++++ SUPPLIED ENTRIES ++++

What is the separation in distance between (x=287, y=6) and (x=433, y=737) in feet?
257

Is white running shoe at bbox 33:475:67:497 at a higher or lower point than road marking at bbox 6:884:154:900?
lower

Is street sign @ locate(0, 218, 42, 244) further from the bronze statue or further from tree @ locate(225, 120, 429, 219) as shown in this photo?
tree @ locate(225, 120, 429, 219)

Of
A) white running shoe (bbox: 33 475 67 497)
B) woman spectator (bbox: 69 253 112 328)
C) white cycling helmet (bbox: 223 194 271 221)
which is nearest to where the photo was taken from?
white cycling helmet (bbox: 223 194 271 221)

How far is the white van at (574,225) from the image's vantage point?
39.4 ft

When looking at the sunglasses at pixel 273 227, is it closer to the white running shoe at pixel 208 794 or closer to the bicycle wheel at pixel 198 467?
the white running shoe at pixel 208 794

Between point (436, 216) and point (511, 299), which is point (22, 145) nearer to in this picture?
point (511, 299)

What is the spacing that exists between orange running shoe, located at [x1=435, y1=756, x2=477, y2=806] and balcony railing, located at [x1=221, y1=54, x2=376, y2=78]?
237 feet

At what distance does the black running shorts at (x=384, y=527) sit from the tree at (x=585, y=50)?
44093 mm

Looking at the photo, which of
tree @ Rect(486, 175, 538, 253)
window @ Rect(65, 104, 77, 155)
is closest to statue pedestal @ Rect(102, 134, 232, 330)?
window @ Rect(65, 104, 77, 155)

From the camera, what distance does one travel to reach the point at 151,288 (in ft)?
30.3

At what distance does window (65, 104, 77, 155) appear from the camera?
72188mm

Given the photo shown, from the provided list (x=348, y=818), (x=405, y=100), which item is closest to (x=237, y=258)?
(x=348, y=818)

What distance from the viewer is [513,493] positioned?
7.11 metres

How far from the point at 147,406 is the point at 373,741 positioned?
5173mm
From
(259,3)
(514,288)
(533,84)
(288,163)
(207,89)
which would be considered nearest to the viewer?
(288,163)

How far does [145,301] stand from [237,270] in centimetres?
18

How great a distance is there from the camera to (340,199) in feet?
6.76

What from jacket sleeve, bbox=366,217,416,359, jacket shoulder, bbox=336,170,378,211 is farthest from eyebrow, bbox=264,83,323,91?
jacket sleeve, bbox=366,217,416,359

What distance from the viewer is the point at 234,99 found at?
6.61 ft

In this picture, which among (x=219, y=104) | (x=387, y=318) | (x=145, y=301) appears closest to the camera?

++++

▶ _EXERCISE DESCRIPTION_:
Give every line of the material above as a JSON list of strings, one string per line, leaving out blank lines.

▶ _ANSWER BELOW_:
[
  "What is the separation in distance between (x=287, y=6) and (x=433, y=737) in feet?",
  "257",
  "Is white running shoe at bbox 33:475:67:497 at a higher or lower point than road marking at bbox 6:884:154:900?",
  "lower",
  "Is street sign @ locate(0, 218, 42, 244) further from the bronze statue or further from tree @ locate(225, 120, 429, 219) as shown in this photo?",
  "tree @ locate(225, 120, 429, 219)",
  "Of",
  "A) white running shoe (bbox: 33 475 67 497)",
  "B) woman spectator (bbox: 69 253 112 328)",
  "C) white cycling helmet (bbox: 223 194 271 221)",
  "which is nearest to where the photo was taken from?",
  "white cycling helmet (bbox: 223 194 271 221)",
  "How far is the white van at (574,225) from the image's vantage point?",
  "39.4 ft",
  "When looking at the sunglasses at pixel 273 227, is it closer to the white running shoe at pixel 208 794 or closer to the bicycle wheel at pixel 198 467?",
  "the white running shoe at pixel 208 794",
  "Between point (436, 216) and point (511, 299), which is point (22, 145) nearer to in this picture?",
  "point (511, 299)",
  "What is the spacing that exists between orange running shoe, located at [x1=435, y1=756, x2=477, y2=806] and balcony railing, located at [x1=221, y1=54, x2=376, y2=78]?",
  "237 feet",
  "At what distance does the black running shorts at (x=384, y=527) sit from the tree at (x=585, y=50)?",
  "44093 mm",
  "Looking at the photo, which of",
  "tree @ Rect(486, 175, 538, 253)",
  "window @ Rect(65, 104, 77, 155)",
  "is closest to statue pedestal @ Rect(102, 134, 232, 330)?",
  "window @ Rect(65, 104, 77, 155)",
  "From the camera, what distance does one travel to reach the point at 151,288 (in ft)?",
  "30.3",
  "At what distance does window (65, 104, 77, 155) appear from the camera?",
  "72188mm",
  "Given the photo shown, from the provided list (x=348, y=818), (x=405, y=100), which item is closest to (x=237, y=258)?",
  "(x=348, y=818)",
  "What distance from the viewer is [513,493] positioned?",
  "7.11 metres",
  "How far from the point at 147,406 is the point at 373,741 positioned?",
  "5173mm",
  "From",
  "(259,3)",
  "(514,288)",
  "(533,84)",
  "(288,163)",
  "(207,89)",
  "which would be considered nearest to the viewer?",
  "(288,163)",
  "How far does [145,301] stand from [237,270] in centimetres?",
  "18",
  "How great a distance is there from the camera to (340,199) in feet?",
  "6.76",
  "What from jacket sleeve, bbox=366,217,416,359, jacket shoulder, bbox=336,170,378,211 is farthest from eyebrow, bbox=264,83,323,91?",
  "jacket sleeve, bbox=366,217,416,359",
  "What distance from the viewer is the point at 234,99 found at?",
  "6.61 ft",
  "In this picture, which among (x=219, y=104) | (x=387, y=318) | (x=145, y=301) appears closest to the camera?"
]